The Tessera programming model defines how computation is expressed, lowered, and executed across GPUs.
It parallels CUDA’s thread/block/grid model, but raises the abstraction level to operator/tile/mesh.
- Operators represent algebraic computations (e.g., matmul, FFT).
- Tiles represent fused fragments of computation executed on GPU cores.
- Meshes represent distributed device topologies across which tensors and operators are sharded.
This abstraction allows developers to focus on what should be computed and how it is partitioned, instead of manually managing threads, indexing, and synchronization.
A Tessera program is built from an operator graph:
- Nodes are operators (e.g.,
matmul,softmax,fft). - Edges are tensors flowing between operators.
- Adjoints are automatically generated for differentiation.
Unlike CUDA kernels or PyTorch eager ops, Tessera operators are algebraic.
This means:
- They can be rewritten into equivalent but more efficient forms (e.g., fusing softmax + matmul).
- They have explicit mathematical adjoints, enabling deterministic backward passes.
Example:
from tessera import op, graph
@graph.module("attention")
def attention(Q, K, V):
S = op.matmul(Q, K.T)
A = op.softmax(S)
return op.matmul(A, V)Here, Tessera captures attention as an operator graph, not as three sequential kernels.
The compiler can then fuse, tile, and distribute it efficiently.
Tiles are the Tessera equivalent of CUDA thread blocks.
- A tile is the unit of fused computation (e.g., 128×128×64 matmul fragment).
- Tessera compiles operators into tile IR, which schedules work to GPU cores.
- Tiles map naturally to NVIDIA Tensor Cores and WMMA fragments.
For example:
Y = op.matmul(A, B, tile_shape=(128, 128, 64))This indicates that the matmul will be lowered into tiles of size (BM=128, BN=128, BK=64), optimized for Tensor Core execution.
Meshes abstract distributed topologies.
A mesh defines how devices are arranged along logical axes:
- Data Parallel (
dp) – Batch dimension partitioning. - Tensor Parallel (
tp) – Splitting along model dimensions (rows/columns). - Pipeline Parallel (
pp) – Splitting by layers or stages.
Example:
from tessera import dist
# Define a 3D mesh over 72 GPUs: tensor, pipeline, and data parallel axes
mesh = dist.Mesh(axes=["tp", "pp", "dp"], devices=range(72))A ShardSpec describes how tensors are partitioned across mesh axes.
Example:
W = dist.tensor(
shape=(1_000_000, 1_000_000),
layout=dist.ShardSpec(partition=("row", "col"), mesh_axes=("tp", "pp")),
mesh=mesh,
dtype="bf16"
)Here, a massive weight matrix is:
- Partitioned along its row and column dimensions.

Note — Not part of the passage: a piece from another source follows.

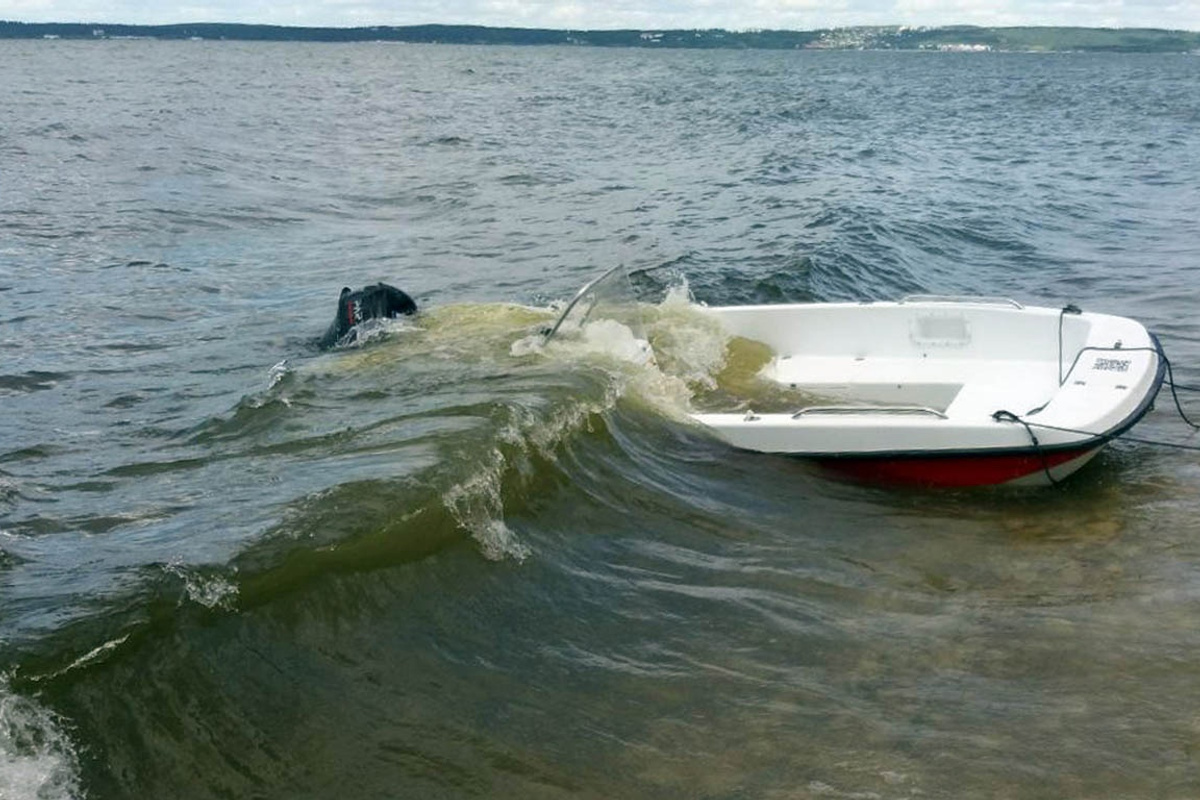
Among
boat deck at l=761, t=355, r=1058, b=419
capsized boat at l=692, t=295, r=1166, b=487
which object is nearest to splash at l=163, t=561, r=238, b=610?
capsized boat at l=692, t=295, r=1166, b=487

- Sharded across tensor-parallel and pipeline axes of the mesh.
This enables trillion-parameter models to fit naturally across GPU clusters.
| CUDA Concept | Tessera Concept | Notes |
|---|---|---|
| Thread | Scalar element | Implicit in operator definition |
| Warp | Tile sub-fragment | Hardware-managed, abstracted |
| Thread Block | Tile | Programmer specifies tile size |
| Grid | Mesh | Programmer specifies distribution |
| Global Memory | Sharded Tensor | Explicit layout via ShardSpec |
Tessera generalizes CUDA’s execution hierarchy into a graph + algebra + distribution model.
- Tessera programs are expressed as operator graphs.
- Operators are lowered into tiles that execute efficiently on GPU cores.
- Distributed execution is expressed through meshes and shard specifications.
- This abstraction retains CUDA’s performance but removes manual thread management.